Thank you for choosing us as your health care provider. We are committed to your satisfaction. Please assist us in meeting your expectations by reviewing the Financial Policy below.
Forms: You will be asked to complete a registration form which will include your home address, telephone number, social security number as well as the address and telephone number of your insurance company, if applicable. Insurance company information can generally be obtained from a card provided to the company's insured member, and we prefer to make a copy and scan of the card for our records. We also request a copy of your driver's license or other picture identification to include in your record.
Forms of Payment: For your convenience, we accept cash and checks, as well as many credit and debit cards. We must have a copy of your driver's license to accept checks.
Office Visits: All office charges are payable at the time the service is rendered. If you desire, we will provide you with a copy of the superbill documenting the charges and receipts for your visit, which you may use to file for reimbursement with your insurance carrier.

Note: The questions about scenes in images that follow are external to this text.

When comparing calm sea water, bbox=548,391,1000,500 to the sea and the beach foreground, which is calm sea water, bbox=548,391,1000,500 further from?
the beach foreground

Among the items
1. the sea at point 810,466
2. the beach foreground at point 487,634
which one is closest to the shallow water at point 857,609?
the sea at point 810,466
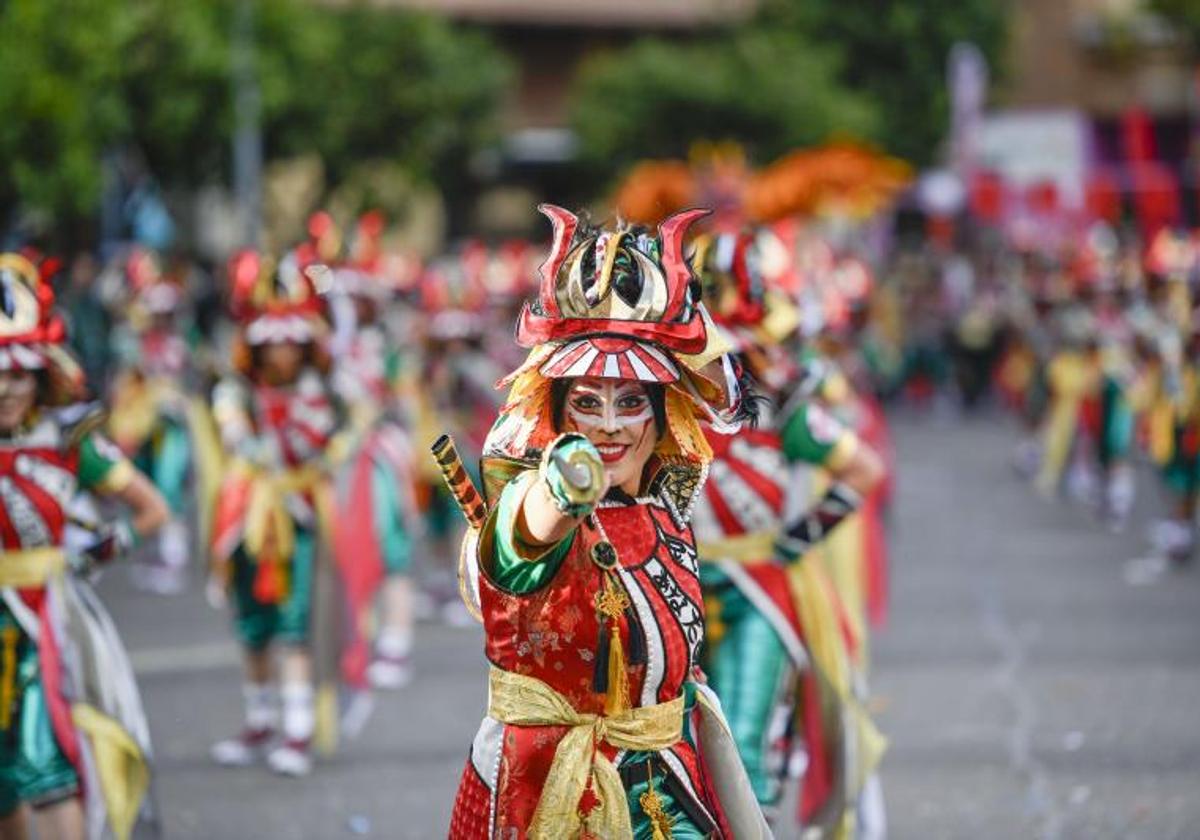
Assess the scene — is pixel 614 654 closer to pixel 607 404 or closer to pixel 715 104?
pixel 607 404

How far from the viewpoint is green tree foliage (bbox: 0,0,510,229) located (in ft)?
60.8

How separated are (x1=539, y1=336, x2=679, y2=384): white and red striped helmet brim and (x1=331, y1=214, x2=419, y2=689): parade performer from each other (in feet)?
16.0

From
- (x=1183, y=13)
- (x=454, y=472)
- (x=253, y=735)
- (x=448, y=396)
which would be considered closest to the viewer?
(x=454, y=472)

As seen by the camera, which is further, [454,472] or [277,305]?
[277,305]

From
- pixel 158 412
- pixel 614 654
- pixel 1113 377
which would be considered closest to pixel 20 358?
pixel 614 654

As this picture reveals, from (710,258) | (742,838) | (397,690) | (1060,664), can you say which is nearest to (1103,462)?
(1060,664)

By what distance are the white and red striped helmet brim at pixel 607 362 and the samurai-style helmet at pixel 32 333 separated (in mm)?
2306

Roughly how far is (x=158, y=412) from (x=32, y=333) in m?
8.36

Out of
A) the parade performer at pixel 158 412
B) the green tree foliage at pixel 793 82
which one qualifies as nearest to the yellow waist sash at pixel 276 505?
the parade performer at pixel 158 412

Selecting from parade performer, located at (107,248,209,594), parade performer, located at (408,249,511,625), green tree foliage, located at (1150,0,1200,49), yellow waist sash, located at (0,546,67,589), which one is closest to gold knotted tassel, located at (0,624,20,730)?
yellow waist sash, located at (0,546,67,589)

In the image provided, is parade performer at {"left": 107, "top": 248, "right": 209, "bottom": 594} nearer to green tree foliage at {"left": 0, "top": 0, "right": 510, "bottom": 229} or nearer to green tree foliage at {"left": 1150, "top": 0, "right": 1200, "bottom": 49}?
green tree foliage at {"left": 0, "top": 0, "right": 510, "bottom": 229}

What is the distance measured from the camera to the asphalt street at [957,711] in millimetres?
7824

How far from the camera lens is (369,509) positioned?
9.55 m

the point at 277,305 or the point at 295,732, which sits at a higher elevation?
the point at 277,305
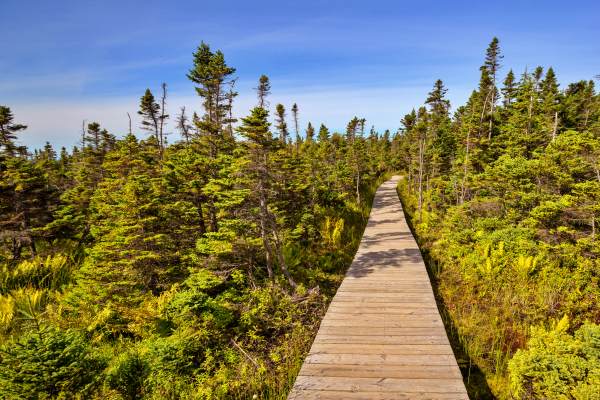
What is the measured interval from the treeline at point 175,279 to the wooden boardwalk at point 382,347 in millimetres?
1001

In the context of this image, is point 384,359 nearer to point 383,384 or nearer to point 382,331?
point 383,384

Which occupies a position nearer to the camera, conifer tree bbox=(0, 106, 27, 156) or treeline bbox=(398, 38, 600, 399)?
treeline bbox=(398, 38, 600, 399)

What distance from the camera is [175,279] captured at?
406 inches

Financial Responsibility for Minors: Unless prior arrangements have been made, charges for a minor child seen in the office will be the responsiblity of the adult accompanying the minor child.
Managed Care Plans: We are contracted with many managed care plans. We will file your insurance in accordance with our agreement with the plan. Any copayment or deductible for which you are responsible must be paid at the time of service.
Although we can assist you in many ways, it is your responsibility to be familiar with the coverage provided by your insurance plan, particularly with respect to preventive care, immunizations, the authorization of any procedures and your primary care physician. Please let us know when you call to make an appointment of any changes in your insurance coverage or plan. It will be your responsibility to make payment for any services not covered by your insurance company. If benefits and eligibility cannot be verified prior to service, you will be required to pay for services in full. Any charges denied by your insurance carrier will be your responsibility.
DISCLAIMER: By typing your name below, you are signing this application electronically. You agree your electronic signature is the legal equivalent of your manual signature on this application.